• [Source text]
--

Concurrent Daxpy Operations using Cublas


I am currently working on a project trying to use the CublasDaxpy function. In my project I have many separate vectors that need to get a Daxpy operation applied. I would like to call as many Daxpy calls concurrently as possible. I originally tried an approach where the host side code called the cublasDaxpy function with a different stream on each call. However I am not achieving any concurrency.

// Host side

      for( int i = 0; i < VectorCount;i++)
       cudaStream_t stream_id;

       cublasSetStream(handle_, stream_id);
       cublasSafeCall(cublasDaxpy(handle, ...));         

I was wondering if I should choose a different design direction or implementation to achieve higher levels of concurrency or frankly if anyone could point me in the right direction for ideas.

How long are the vectors you are passing to DAXPY? You won’t see concurrent execution of multiple DAXPYs as long as each DAXPY is able to fully utilize the GPU resources by itself.

In the throughput-oriented processing model of the GPU, it doesn’t make sense to run kernel concurrently if the individual kernels are able to “fill” the GPU. The throughput would not go up, and it could even decrease due to the need to constantly re-schedule resources between kernels.

The vectors I’m using DAXPY on are relatively small hundreds of elements to tens of thousands of elements. I think 10 thousand is a safe upper bound.

I would expect (not verified) that DAXPY called with vectors of ten thousand elements to be able to completely fill the GPU.

My own experience with CUBLAS is that concurrency with streams is often hard to witness.

Some of the reasons for this are discussed elsewhere, and revolve around the usual difficulties of concurrent kernels:

  • kernels that have low enough resource utilization (e.g. data set size) that theoretically could be candidates for concurrency often have short enough runtimes that concurrency is not practical due to things like kernel launch overheads.

  • kernels that are long enough to work past the latency of kernel launch generally have other resource utilization (eg. threads per SM) that prevent concurrency from first principles.

a very small matrix multiply kernel might be long enough to avoid the first issue but not so large as to activate the second issue. But something like axpy will be a worst-case attempt at trying to navigate these competing issues.

If you have a high level of motivation to pursue this, the most productive path might be to write your own batch axpy kernel. I normally don’t suggest that folks attempt to write their own versions of library functions, especially things like sort, prefix sum, or matrix multiply, but an axpy kernel is not hard even for novice programmers to get “correct” and with good efficiency.

Thanks, Robert

I will pursue the batch axpy idea. One point of clarification though, when you say batched axpy do you mean the following?

Create a daxpy kernel, Call this kernel from different streams on Host side.


Create a kernel that calls sub kernals each of which are a daxpy kernel.

or am I going in the completely wrong direction :)

Thanks in advance!

I mean something similar to batched cublas operations.

Create a kernel that takes 2 arrays of pointers to x and y vectors, plus an array of constants a.

That kernel should then process that data in an expeditious, efficient fashion. I’m not sure I would use the terminology “sub kernels”.

I guess my approach would be to use a grid-stride loop. Each thread figures out which element it corresponds to, then figures out the appropriate x and y pointers to use, then calculates its offset within that vector, then does the vector add accordingly. To make this really efficient you might need to start out with prefix sum.

I probably should have also said that I would not go down this path unless the profiler indicated this activity is the bottleneck in your application. Don’t do this on a hunch or intuition.

Thanks I managed to achieve some concurrency in the profiler! My Daxpy kernel is fairly lightweight, there are probably some improvements that I can do.

// Device code
__global__ void Daxpy(double * VectorX,double *VectorY, double a, int VecLength)

  int idx = blockIdx.x * blockDim.x + threadIdx.x;
  if(idx < VecLength)
    VectorY[idx] += VectorX[idx] * a;
// Host code
for (int i = 0; i < Number_of_Rows; i++)

        Daxpy<<<blocks_per_grid,threads_per_block, impl_->streams[i].get() >>>(,

this was a bottle-neck in my application, so any concurrency is a nice gain :)

--

• [What is expected]
Reproduce the thread on running DAXPY calls concurrently with cuBLAS word for word, from "Create a kernel that calls" to "of constants a.". The material after this point has nothing to do with the thread.

--

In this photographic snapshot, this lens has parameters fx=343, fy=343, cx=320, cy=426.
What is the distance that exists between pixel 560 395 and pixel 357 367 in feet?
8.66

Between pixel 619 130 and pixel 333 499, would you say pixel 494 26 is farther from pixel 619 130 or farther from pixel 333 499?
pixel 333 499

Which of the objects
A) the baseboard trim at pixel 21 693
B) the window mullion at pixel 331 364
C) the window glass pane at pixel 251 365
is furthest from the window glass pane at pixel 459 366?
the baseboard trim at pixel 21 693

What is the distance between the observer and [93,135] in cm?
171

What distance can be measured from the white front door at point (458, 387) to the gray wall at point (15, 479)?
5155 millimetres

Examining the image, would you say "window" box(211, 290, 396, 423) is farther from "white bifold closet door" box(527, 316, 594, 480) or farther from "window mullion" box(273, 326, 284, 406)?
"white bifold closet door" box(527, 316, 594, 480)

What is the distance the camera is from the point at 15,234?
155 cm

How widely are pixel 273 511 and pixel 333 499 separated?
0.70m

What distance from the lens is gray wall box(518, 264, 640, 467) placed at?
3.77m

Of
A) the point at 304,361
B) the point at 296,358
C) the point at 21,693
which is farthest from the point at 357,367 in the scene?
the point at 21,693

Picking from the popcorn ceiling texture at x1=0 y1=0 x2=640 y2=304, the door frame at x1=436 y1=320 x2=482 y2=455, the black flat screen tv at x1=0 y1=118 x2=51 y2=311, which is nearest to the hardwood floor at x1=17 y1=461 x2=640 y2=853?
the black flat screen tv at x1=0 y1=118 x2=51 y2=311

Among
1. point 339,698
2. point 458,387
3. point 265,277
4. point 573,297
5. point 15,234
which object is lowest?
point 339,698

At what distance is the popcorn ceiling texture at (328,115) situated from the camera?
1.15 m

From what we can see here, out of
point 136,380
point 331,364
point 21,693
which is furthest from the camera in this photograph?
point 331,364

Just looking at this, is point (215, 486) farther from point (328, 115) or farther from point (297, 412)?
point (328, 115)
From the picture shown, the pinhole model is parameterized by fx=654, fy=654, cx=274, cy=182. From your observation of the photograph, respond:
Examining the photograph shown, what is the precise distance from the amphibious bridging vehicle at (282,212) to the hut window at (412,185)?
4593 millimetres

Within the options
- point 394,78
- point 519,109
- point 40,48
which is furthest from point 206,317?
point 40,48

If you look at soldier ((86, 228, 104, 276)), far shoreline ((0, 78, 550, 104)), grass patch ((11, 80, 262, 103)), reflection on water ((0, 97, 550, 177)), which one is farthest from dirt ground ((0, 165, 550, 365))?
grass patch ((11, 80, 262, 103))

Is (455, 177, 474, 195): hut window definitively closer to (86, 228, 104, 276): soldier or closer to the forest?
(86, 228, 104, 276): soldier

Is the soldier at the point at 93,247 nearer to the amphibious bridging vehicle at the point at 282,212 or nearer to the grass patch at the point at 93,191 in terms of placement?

--

• [Exercise output]
Create a kernel that calls sub kernals each of which are a daxpy kernel.

or am I going in the completely wrong direction :)

Thanks in advance!

I mean something similar to batched cublas operations.

Create a kernel that takes 2 arrays of pointers to x and y vectors, plus an array of constants a.